* [Work to be completed]:
Please reproduce each of the items below word for word, with no changes.
- - -
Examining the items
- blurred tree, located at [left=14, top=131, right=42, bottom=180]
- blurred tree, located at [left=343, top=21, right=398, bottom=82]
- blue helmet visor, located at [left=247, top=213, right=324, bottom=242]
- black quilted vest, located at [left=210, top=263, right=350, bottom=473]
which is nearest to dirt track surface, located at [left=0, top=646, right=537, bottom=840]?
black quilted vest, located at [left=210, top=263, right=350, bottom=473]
- - -
* [Result]:
Examining the items
- blurred tree, located at [left=14, top=131, right=42, bottom=180]
- blurred tree, located at [left=343, top=21, right=398, bottom=82]
- blue helmet visor, located at [left=247, top=213, right=324, bottom=242]
- black quilted vest, located at [left=210, top=263, right=350, bottom=473]
which is nearest to dirt track surface, located at [left=0, top=646, right=537, bottom=840]?
black quilted vest, located at [left=210, top=263, right=350, bottom=473]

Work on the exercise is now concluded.